**Exercise instructions**
Output each of the records below verbatim, keeping every line unchanged.

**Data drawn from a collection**
· · · ·

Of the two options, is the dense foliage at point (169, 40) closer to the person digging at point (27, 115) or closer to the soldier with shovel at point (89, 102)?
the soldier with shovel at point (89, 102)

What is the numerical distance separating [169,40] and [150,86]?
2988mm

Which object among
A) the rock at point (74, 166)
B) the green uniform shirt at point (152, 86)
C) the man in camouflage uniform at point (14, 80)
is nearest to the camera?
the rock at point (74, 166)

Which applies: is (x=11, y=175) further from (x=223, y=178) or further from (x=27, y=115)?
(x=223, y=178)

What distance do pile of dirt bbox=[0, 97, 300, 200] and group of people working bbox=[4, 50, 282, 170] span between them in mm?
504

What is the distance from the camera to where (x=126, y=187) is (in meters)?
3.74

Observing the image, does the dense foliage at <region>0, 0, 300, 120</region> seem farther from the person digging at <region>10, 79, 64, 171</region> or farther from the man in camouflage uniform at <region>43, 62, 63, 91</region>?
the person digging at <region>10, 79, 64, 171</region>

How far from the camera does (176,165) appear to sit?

· · · ·

**Written solution**
Of the two options, is the dense foliage at point (169, 40) closer to the person digging at point (27, 115) or closer to the soldier with shovel at point (89, 102)?
the soldier with shovel at point (89, 102)

What is the numerical distance separating [169,40] and [150,86]?
2988mm

Which object among
A) the rock at point (74, 166)
B) the green uniform shirt at point (152, 86)
C) the man in camouflage uniform at point (14, 80)
is nearest to the camera?
the rock at point (74, 166)

Which applies: is (x=11, y=175) further from (x=223, y=178) or further from (x=27, y=115)?
(x=223, y=178)

What distance do pile of dirt bbox=[0, 97, 300, 200] and group of people working bbox=[4, 50, 282, 170] span between them in mm?
504

What is the distance from the camera to where (x=126, y=187) is (in meters)?
3.74

Observing the image, does the dense foliage at <region>0, 0, 300, 120</region> seem farther from the person digging at <region>10, 79, 64, 171</region> or farther from the man in camouflage uniform at <region>43, 62, 63, 91</region>?
the person digging at <region>10, 79, 64, 171</region>

How far from the camera does (176,165) appear to sit?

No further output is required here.